Forte QuezziDeixado o Forte Irmão Menor, o caminho sobe em direção ao Forte Quezzi, uma ruína que parece emergir do mato. Aqui a história é feita de pressa: em 1800, durante o cerco de Gênova, o general Massena ordenou que fosse concluído em apenas três dias e três noites, usando barris de terra e muros de pedra seca. Loucura, não é? Hoje restam apenas as paredes perimetrais do quartel de dois andares e uma atmosfera silenciosa, quebrada apenas pelo vento entre os pinheiros. A 285 metros de altitude, domina o Vale Bisagno e o bairro do Biscione, aquele longo edifício curvilíneo que parece uma serpente. Durante a Segunda Guerra Mundial, o primeiro andar foi demolido para dar lugar à artilharia antiaérea. Agora é um abrigo para rebanhos, e entre as pedras vive o raro tarantolino. Sem bilhete, sem horário: o forte está sempre aberto, mas leve água e sapatos resistentes, porque o caminho é íngreme e não há lanchonete. A paisagem, porém, compensa cada passo.

Vale a pena se…

Uma ruína quase esquecida, perfeita para quem busca lugares autênticos e paisagens do Vale Bisagno sem multidões.
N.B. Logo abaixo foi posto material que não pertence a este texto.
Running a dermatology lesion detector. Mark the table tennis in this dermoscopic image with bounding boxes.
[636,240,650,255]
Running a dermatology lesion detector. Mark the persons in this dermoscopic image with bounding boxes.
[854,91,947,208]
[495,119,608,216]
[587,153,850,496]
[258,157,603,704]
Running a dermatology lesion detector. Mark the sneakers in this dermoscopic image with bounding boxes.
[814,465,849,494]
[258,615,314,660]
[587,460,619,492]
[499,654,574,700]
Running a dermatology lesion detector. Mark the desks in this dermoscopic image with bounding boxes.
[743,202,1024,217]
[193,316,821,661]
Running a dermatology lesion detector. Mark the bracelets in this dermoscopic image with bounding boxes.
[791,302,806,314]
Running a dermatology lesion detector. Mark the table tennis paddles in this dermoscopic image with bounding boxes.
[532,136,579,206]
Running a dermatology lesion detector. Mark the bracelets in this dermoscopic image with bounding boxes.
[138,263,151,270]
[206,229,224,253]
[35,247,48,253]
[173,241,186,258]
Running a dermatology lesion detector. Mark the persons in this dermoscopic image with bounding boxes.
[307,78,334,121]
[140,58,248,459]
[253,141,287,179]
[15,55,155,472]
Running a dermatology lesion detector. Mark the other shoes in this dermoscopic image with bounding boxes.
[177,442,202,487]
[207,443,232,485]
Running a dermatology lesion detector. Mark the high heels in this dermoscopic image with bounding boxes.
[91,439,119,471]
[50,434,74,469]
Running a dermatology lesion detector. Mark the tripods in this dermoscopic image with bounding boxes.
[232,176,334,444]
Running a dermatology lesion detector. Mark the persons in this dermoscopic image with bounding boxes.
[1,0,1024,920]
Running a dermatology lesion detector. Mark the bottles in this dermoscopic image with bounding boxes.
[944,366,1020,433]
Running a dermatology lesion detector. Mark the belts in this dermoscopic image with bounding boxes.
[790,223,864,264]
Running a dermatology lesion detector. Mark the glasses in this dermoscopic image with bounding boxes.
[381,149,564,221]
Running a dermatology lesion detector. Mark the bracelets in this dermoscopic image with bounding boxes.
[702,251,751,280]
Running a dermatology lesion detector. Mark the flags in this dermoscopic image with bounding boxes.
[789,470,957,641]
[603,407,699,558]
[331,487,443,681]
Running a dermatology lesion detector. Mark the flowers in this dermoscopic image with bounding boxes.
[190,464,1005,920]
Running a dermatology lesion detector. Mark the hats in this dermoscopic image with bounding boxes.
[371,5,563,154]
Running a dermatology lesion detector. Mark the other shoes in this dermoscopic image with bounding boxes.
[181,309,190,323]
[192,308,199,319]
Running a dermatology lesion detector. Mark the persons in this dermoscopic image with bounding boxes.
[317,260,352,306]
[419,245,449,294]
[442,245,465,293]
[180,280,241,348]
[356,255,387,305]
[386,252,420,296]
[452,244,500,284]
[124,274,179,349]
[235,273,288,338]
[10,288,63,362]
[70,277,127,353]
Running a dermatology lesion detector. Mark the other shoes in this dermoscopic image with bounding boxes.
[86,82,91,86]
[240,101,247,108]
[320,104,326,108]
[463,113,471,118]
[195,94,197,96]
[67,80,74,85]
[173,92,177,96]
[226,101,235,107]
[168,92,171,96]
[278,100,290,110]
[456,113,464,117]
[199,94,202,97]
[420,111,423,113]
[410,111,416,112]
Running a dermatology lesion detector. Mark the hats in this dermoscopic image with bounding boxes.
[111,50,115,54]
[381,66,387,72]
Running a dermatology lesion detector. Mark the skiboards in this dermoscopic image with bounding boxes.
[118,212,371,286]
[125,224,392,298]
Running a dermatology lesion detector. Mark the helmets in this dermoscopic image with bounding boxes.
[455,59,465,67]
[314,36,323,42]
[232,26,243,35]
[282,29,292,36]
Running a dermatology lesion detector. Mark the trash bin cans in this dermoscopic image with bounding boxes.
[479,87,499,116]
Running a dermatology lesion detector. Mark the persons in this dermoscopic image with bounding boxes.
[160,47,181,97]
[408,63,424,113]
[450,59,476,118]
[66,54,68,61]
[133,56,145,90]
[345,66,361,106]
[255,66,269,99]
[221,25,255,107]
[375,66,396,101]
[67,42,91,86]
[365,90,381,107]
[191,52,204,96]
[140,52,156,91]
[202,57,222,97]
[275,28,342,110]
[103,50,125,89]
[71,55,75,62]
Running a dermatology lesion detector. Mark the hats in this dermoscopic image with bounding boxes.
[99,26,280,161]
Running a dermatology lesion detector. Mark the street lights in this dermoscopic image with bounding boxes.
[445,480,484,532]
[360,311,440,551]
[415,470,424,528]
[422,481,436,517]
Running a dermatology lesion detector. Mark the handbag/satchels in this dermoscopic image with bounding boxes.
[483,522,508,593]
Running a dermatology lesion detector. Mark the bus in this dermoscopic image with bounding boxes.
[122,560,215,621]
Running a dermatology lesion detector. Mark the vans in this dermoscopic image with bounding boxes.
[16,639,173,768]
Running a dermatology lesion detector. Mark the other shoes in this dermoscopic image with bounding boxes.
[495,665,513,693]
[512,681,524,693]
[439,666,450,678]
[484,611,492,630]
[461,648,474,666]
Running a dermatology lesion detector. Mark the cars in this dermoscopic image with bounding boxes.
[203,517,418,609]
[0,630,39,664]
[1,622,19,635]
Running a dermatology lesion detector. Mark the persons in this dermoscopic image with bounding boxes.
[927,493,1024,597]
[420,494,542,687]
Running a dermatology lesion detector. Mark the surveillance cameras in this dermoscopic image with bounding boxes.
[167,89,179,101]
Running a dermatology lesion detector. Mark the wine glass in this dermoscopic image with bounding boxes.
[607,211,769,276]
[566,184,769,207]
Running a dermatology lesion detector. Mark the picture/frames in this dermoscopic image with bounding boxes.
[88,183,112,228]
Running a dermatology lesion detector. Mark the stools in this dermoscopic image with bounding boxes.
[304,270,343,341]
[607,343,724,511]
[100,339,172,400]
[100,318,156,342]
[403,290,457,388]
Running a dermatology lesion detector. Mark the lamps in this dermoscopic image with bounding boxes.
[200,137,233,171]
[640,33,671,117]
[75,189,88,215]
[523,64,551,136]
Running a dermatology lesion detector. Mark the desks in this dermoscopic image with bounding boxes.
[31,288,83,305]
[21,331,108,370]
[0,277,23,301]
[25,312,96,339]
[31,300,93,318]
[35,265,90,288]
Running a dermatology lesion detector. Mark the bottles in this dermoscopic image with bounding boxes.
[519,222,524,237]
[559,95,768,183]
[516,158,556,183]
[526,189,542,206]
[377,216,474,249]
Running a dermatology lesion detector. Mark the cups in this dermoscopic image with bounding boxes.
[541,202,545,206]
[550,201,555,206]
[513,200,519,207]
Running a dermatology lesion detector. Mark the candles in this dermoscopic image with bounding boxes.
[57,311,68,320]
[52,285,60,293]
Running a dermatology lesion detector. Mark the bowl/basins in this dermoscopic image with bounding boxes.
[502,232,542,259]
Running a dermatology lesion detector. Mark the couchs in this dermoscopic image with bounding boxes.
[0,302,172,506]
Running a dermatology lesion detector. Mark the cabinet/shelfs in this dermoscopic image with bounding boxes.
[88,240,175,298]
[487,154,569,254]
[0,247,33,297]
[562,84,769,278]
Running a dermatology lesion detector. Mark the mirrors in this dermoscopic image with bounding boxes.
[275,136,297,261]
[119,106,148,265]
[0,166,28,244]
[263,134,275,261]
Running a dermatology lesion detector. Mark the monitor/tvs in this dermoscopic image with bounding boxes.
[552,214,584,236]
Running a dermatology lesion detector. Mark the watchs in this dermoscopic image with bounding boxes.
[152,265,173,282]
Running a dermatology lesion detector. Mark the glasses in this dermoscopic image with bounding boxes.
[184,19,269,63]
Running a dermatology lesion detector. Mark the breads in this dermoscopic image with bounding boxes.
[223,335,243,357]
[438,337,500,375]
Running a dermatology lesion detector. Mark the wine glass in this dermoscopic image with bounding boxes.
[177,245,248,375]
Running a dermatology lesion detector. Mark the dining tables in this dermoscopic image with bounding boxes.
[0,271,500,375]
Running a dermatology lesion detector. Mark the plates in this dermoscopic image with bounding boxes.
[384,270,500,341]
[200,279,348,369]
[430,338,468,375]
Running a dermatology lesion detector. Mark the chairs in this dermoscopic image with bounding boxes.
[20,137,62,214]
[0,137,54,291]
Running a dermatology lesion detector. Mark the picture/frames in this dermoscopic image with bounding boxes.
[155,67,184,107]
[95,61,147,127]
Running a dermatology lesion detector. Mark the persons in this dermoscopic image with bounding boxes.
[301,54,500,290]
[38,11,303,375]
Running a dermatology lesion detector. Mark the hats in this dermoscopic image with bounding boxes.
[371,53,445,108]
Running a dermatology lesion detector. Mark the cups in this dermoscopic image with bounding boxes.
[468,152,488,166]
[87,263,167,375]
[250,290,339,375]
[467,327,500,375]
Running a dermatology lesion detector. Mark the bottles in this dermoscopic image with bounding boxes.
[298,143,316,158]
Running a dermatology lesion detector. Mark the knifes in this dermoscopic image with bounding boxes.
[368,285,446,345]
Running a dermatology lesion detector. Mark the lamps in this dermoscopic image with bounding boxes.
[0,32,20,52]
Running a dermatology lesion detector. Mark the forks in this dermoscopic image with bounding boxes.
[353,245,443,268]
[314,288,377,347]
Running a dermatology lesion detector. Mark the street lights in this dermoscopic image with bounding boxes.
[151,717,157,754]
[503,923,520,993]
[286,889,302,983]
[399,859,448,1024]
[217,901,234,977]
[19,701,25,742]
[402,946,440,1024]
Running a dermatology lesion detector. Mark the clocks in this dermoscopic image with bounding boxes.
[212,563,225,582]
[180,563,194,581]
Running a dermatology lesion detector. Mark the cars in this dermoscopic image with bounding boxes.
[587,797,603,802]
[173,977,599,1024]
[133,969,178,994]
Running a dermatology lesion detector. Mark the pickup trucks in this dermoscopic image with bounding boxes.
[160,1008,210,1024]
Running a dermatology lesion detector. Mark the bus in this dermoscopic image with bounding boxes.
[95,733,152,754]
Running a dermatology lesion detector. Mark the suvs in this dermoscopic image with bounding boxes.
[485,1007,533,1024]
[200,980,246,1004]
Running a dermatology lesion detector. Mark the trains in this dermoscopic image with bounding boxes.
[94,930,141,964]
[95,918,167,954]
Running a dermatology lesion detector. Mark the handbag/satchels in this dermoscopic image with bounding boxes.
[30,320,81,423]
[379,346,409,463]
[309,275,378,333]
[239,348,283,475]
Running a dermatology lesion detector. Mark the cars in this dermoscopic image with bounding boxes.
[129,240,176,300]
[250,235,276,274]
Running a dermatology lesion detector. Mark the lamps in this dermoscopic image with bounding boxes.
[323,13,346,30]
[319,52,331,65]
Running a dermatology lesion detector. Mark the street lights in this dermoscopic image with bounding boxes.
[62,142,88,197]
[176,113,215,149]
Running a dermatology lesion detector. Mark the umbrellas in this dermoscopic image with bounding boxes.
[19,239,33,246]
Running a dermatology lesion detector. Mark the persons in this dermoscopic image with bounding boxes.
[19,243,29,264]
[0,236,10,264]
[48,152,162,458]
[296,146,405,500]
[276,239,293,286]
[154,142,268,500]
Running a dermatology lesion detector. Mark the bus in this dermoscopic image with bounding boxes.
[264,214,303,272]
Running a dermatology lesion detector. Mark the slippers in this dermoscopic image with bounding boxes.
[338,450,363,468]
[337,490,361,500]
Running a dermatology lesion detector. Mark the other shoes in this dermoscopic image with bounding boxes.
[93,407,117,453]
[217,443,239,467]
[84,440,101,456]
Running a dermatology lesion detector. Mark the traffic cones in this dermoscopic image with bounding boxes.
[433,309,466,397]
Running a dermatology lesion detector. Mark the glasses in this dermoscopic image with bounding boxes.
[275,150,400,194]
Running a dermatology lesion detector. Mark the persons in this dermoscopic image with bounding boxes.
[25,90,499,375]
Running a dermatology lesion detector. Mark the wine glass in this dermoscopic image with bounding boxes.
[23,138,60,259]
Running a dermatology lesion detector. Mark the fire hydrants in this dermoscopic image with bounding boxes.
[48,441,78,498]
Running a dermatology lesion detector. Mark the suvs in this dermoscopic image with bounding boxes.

Aqui se respira a história feita de pressa e abandono.

Forte Quezzi

Etapa n.º 5

Forte de Santa Tecla: o baluarte redescoberto

Forte de Santa TeclaÚltima parada, mas não menos importante: o Forte de Santa Tecla. Após a ruína do Forte Quezzi, aqui você encontra uma estrutura completamente diferente: restaurada, viva, gerida por associações que organizam eventos e espetáculos. Eleva-se a 180 metros sobre o bairro San Fruttuoso, e o panorama se estende da cidade ao mar. Sua história é longa: projetado em 1747 por De Sicre, foi potenciado pelos Saboia no século XIX e usado como prisão, taverna e moradia. Hoje, após uma restauração de 1,75 milhões de euros concluída em 2025, é acessível a todos, com elevador para o terraço. A igreja de Santa Tecla do século XI ainda é visível no pátio interno. Se você gosta de história misturada com cultura contemporânea, este forte irá conquistá-lo. Pegue a linha 67 da Praça Martinez ou, se tiver energia, desça a pé do Forte Richelieu em meia hora.

Vale a pena se…

Um forte que mescla passado e presente, perfeito para quem ama fortalezas restauradas com eventos culturais e uma vista deslumbrante sem multidão.